Das paranoide nur am eigenen Machterhalt interessierte Regime der Generäle hat Angst vor amerikanischen Militärflugzeugen auf birmanischem Boden – sie befürchten eine potentielle Invasion der USA und so erhielten gestern auch nur wenige Flugzeuge der UN und des Roten Kreuzes eine Landeerlaubnis für Rangun. Nun hört man, dass Frankreich und die USA den UN Sicherheitsrat einschalten wollen, um die Birmesen zu zwingen Helfer ins Land zu lassen.

Warnung ignoriert

Zu der Empörung über die Junta trägt bei, dass Indien Birma 48 Stunden im Voraus vor dem Zyklon gewarnt hat. Wenn die Regierung diese Warnung schnell aufgegriffen und verbreitet hätte, hätten unzählige Leben gerettet werden können.

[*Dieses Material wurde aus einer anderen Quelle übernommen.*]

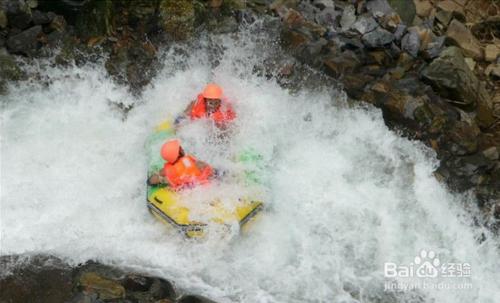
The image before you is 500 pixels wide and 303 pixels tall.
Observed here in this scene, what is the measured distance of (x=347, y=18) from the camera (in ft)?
32.7

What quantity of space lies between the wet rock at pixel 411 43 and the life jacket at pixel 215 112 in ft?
10.2

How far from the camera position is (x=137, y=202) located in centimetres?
828

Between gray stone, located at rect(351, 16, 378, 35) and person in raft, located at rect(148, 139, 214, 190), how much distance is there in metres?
3.76

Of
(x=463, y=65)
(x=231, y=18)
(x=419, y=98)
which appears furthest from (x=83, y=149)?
(x=463, y=65)

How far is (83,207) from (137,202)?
734 mm

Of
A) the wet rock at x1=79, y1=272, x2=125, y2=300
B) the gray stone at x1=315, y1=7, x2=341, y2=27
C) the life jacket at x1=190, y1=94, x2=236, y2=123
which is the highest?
the gray stone at x1=315, y1=7, x2=341, y2=27

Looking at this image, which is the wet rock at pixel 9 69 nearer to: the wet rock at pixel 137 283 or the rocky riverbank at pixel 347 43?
the rocky riverbank at pixel 347 43

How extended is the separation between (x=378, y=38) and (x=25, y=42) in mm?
5642

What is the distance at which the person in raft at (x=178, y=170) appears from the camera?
24.6 ft

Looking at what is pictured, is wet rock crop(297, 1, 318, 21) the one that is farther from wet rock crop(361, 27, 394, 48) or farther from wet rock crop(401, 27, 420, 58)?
wet rock crop(401, 27, 420, 58)

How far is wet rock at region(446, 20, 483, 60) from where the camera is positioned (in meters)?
9.71

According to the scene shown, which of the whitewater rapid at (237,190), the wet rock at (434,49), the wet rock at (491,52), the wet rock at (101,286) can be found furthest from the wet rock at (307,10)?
the wet rock at (101,286)

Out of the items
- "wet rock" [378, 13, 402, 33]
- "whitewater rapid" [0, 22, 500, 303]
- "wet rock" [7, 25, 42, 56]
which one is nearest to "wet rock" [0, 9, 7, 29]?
"wet rock" [7, 25, 42, 56]

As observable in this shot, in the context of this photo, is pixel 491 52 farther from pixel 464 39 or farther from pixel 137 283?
pixel 137 283
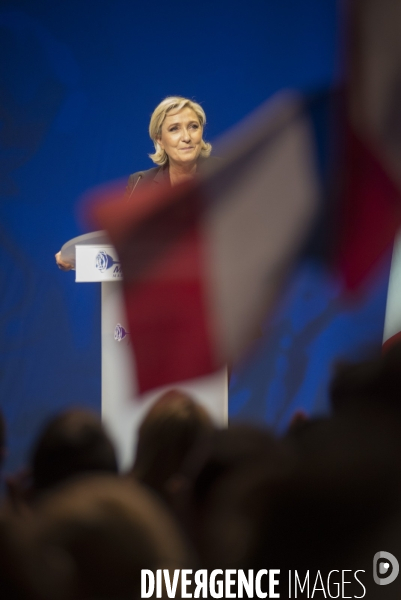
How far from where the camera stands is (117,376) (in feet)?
4.81

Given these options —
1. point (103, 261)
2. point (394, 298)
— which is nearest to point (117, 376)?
point (103, 261)

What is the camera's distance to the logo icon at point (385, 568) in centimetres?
118

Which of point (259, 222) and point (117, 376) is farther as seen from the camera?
point (117, 376)

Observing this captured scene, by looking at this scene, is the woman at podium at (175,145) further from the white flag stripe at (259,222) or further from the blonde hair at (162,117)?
the white flag stripe at (259,222)

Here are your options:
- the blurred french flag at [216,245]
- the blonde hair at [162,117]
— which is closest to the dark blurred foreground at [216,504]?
the blurred french flag at [216,245]

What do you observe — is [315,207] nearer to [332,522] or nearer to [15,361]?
[332,522]

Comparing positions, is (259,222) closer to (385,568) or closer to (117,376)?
(117,376)

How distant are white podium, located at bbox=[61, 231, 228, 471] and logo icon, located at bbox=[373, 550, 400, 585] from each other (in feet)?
1.36

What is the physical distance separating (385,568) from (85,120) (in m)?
1.64

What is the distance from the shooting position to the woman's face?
1.36 m

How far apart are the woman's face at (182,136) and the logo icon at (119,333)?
14.7 inches

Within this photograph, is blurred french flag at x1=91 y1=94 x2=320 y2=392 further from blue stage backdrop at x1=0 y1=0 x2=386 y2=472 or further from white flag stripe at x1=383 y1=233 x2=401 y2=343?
blue stage backdrop at x1=0 y1=0 x2=386 y2=472

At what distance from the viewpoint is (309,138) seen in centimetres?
109

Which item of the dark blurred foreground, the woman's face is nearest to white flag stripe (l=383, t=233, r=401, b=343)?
the dark blurred foreground
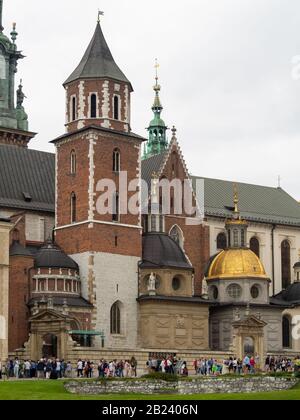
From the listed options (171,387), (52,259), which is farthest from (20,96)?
(171,387)

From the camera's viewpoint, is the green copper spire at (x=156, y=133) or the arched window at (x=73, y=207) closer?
the arched window at (x=73, y=207)

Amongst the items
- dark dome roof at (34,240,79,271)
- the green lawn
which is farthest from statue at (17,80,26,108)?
the green lawn

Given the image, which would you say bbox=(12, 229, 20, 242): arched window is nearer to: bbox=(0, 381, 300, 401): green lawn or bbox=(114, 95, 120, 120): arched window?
bbox=(114, 95, 120, 120): arched window

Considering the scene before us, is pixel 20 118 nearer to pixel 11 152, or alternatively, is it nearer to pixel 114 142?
pixel 11 152

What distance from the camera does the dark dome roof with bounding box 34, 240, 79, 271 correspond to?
291ft

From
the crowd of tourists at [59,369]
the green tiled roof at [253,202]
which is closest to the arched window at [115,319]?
the crowd of tourists at [59,369]

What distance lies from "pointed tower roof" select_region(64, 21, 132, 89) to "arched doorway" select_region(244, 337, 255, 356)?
890 inches

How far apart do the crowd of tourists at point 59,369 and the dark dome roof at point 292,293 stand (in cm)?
3242

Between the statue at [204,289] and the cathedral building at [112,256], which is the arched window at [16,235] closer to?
the cathedral building at [112,256]

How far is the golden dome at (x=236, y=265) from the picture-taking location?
99.2 metres

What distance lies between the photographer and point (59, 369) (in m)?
71.9

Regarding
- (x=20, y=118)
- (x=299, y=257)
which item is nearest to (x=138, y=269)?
(x=299, y=257)

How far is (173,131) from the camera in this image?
100312mm
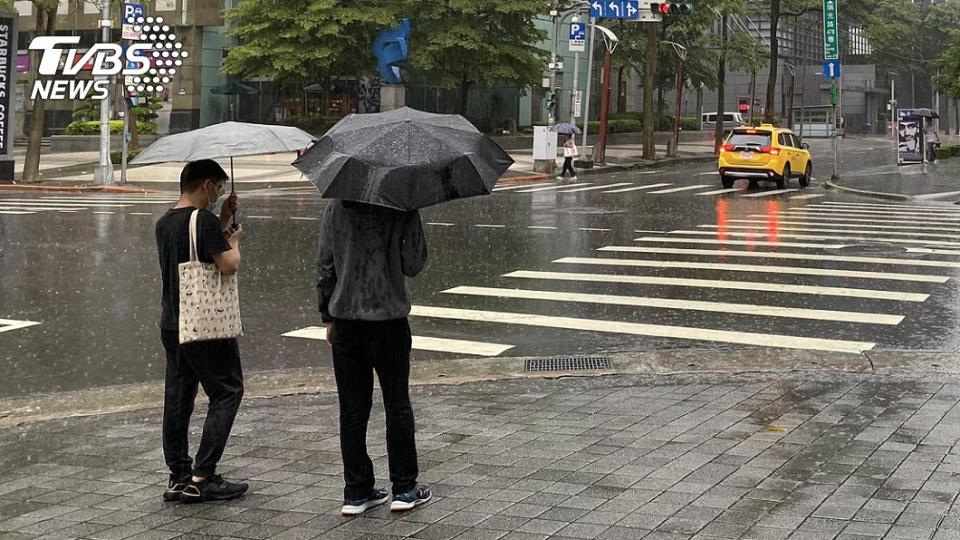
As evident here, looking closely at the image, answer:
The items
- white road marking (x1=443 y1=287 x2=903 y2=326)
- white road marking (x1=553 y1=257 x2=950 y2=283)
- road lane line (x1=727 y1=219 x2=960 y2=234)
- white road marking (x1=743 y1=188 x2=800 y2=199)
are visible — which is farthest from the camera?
white road marking (x1=743 y1=188 x2=800 y2=199)

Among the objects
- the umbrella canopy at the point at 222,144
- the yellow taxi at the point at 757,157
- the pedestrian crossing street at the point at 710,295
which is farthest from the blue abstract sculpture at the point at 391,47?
the umbrella canopy at the point at 222,144

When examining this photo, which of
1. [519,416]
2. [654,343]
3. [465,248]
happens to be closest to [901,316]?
[654,343]

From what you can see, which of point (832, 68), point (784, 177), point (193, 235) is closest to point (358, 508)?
point (193, 235)

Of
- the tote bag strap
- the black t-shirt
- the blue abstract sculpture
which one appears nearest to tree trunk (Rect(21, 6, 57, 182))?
the blue abstract sculpture

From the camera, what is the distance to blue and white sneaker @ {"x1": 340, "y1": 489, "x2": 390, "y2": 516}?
5664 mm

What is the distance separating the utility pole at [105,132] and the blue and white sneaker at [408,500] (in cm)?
2899

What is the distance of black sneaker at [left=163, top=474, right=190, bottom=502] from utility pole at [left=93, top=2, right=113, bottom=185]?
28.3 metres

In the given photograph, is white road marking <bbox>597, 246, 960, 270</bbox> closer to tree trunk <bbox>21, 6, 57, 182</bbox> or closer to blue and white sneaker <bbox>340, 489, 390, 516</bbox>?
blue and white sneaker <bbox>340, 489, 390, 516</bbox>

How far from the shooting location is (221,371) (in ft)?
20.2

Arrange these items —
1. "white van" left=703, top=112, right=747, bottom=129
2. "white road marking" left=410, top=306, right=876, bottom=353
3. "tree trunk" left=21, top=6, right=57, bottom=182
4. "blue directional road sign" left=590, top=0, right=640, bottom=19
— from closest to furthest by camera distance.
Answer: "white road marking" left=410, top=306, right=876, bottom=353 < "tree trunk" left=21, top=6, right=57, bottom=182 < "blue directional road sign" left=590, top=0, right=640, bottom=19 < "white van" left=703, top=112, right=747, bottom=129

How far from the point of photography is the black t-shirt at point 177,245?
6004 millimetres

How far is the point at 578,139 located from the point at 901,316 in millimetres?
45466

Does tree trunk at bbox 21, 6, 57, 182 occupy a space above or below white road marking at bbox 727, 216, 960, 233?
above

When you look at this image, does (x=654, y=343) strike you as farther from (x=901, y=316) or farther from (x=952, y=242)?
(x=952, y=242)
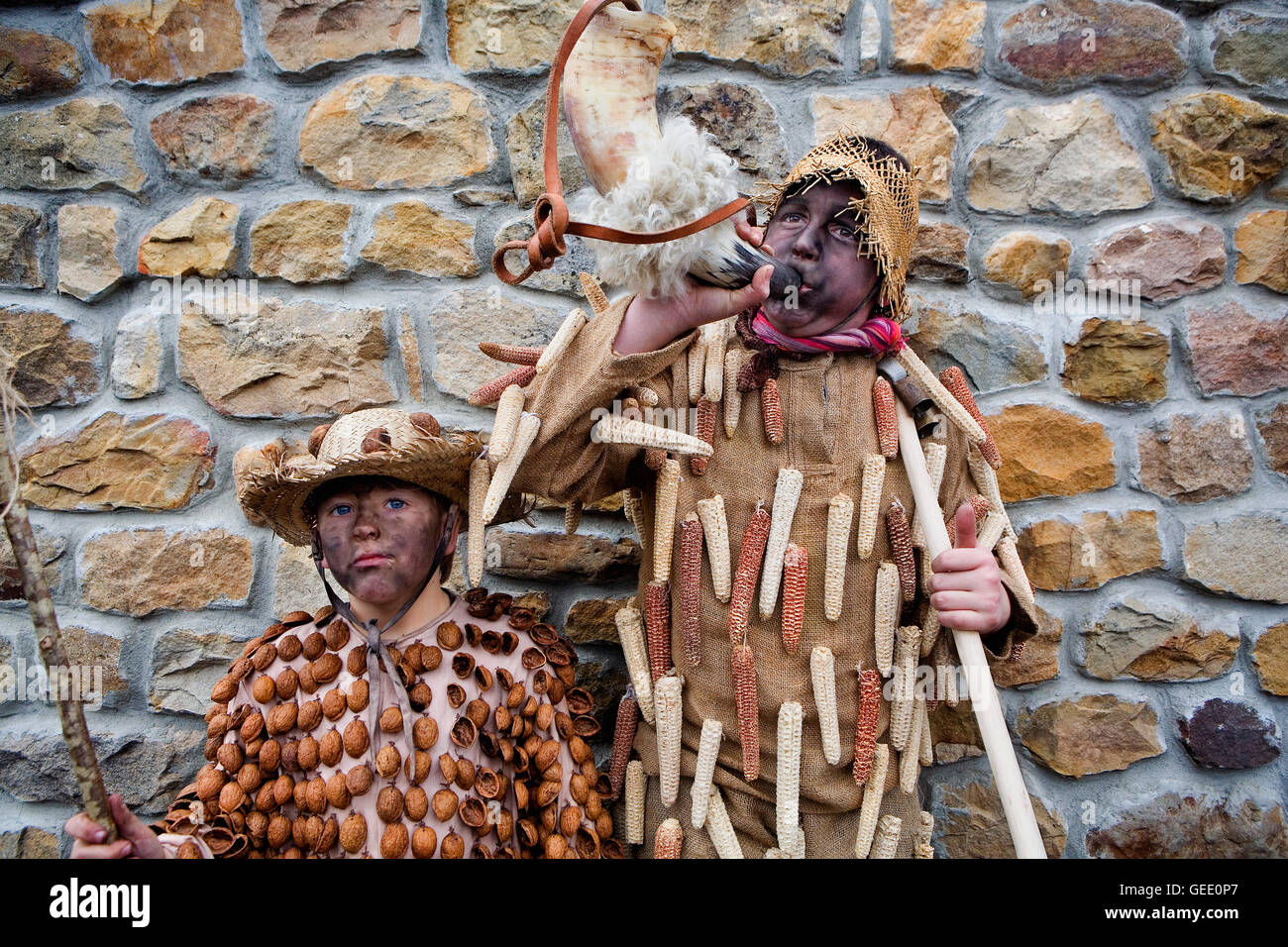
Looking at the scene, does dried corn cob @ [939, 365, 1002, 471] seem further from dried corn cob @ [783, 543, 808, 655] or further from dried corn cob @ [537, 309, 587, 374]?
dried corn cob @ [537, 309, 587, 374]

Aber Than Shwe nimmt wahrscheinlich den Rat seiner Wahrsager ernster als den eines meteorologischen Instituts. Der birmesische Staatschef – wie auch schon seine Vorgänger – ist bekannt dafür, wesentliche politische Entscheidungen dem Übernatürlichen zu überlassen. So ließ er 2005 den Sitz der Regierung von Rangun ins 300 km entfernte, neugegründete Naypyidaw verlegen, nachdem ein Wahrsager blutige Unruhen für Rangun vorausgesagt hatte. Auch das heutige Referendum wird nicht verschoben – weil ein Astrologe das Datum als besonders glückbringend errechnet hat.

 

Wo landen die Hilfsgüter?

Frustrierend, insbesondere für Spendenwillige, ist auch die Frage, ob Hilfe im Land überhaupt effektiv verteilt wird. Bislang hört man, dass die Ladungen der Flugzeuge, die in Rangun landen durften, dort festgehalten werden. So hat die Junta gestern fast 40 Tonnen Nahrungsmittel des WFP in Rangun beschlagnahmt. Das Militär verweigert die Einreise ausländischer Helfer, mit der Begründung, es wolle und könne die Hilfslieferungen selbst verteilen.

 

Das mag glauben wer will und dementsprechend zögerlich laufen die Spenden in Deutschland auch an. Hatten Deutsche nach der Tsunami 2006 innerhalb kürzester Zeit 670 Millionen Euro für die Nothilfe und den Wiederaufbau gespendet, so sind, laut Aktion Deutschland Hilft, dem Dachverband von 18 Hilfswerken, bislang erst mehrere Zehntausend Euro zusammengekommen.  

 

Die Organisationen, die schon mit Mitarbeitern im Land etabliert sind, haben in dieser Situation einen großen Vorteil. Care International, die sich seit 14 Jahren im Land engagieren, scheint eine der ersten zu sein, die Soforthilfe leisten können, da sie schon 500 Mitarbeiter im Land haben.

 

Wo sind die Nachbarn?

Jeder der schon mal in Birma gewesen ist, wird das große wirtschaftliche Engagement der Nachbarn, wie Thailand, Indien und China, aufgefallen sein; sie fördern Öl und Gas, bauen Supermarktketten auf und investieren in die touristische Infrastruktur.

Aber wo ist die thailändische und chinesische Katastrophenhilfe? Gerade China profiliert sich seit einigen Jahren als neuer Entwicklungspolitischer Player weltweit. Was läge in dieser Situation näher – zu einer Zeit als China im Vorfeld der Olympischen Spiele so massiv unter Beschuss ist – als sich als Wohltäter zu präsentieren, der dort effektiv Hilfe leisten kann, wo anderen der Zugang verwehrt wird?